I don't like it either. Faucet is an Old English term too (iirc) but we don't want that back do we?

TheBigJessie Sat 22-Sep-12 09:08:04

If we all use "gotten" when grammatically appropriate, life will be much simpler. It is presently conjugated/declined for the word "forgot" as a verb and adjective, and haphazardly in "got"

Tee2072 Sat 22-Sep-12 09:08:35

Faucet as in the thing the water comes out of? I use that all the time.

PseudoBadger Sat 22-Sep-12 09:10:13

It's horrendous!

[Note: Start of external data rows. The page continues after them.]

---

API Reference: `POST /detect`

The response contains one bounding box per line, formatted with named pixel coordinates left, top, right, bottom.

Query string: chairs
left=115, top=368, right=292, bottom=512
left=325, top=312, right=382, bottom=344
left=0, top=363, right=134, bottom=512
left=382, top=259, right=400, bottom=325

And if you dare to point out such things on MN you're made to feel like a real Queen's English stick in the mud.

TheBigJessie Sat 22-Sep-12 09:18:19

It is Queen Elizabeth the first 's English!

<Sticks tongue out>

Now, how do we feel about learned/learnt, and similar present tense, 3rd person singular endings?

I prefer the -t ending.

SomersetONeil Sat 22-Sep-12 09:20:06

What heinous crime has faucet committed that we wouldn't want it back? confused

aldiwhore Sat 22-Sep-12 09:24:30

I hate it.

I also loathe it when I hear "Can you borrow me a fiver?"

Wary and weary seem to get mixed up a lot too.

I'm not even a Grammar Hound....

AKissIsNotAContract Sat 22-Sep-12 09:26:31

None of these are as annoying to me as 'I was sat'. No you weren't, you were sitting.

TheBigJessie Sat 22-Sep-12 09:30:02

Yeah, people who mix up load and borrow need to have their own money borrowed. Repeatedly. And never paid back.

Although I am repeatedly guilty of mixing up "let" and "rent" in the exact same way...

I once saw a sign asking me if I wanted to "loose weight". No, I want to lose my loose weight!

TheBigJessie Sat 22-Sep-12 09:32:23

One word. Laying. Oh, were you? Where's the egg, then, pray?

Tee2072 Sat 22-Sep-12 09:32:53

"Yeah, people who mix up load and borrow..."

Do you mean loan?

If you're going to be pedantic...proofread!

FrozenFlowers Sat 22-Sep-12 09:35:28

Which country is "this" one? We've been using "gotten" in Scotland all the time.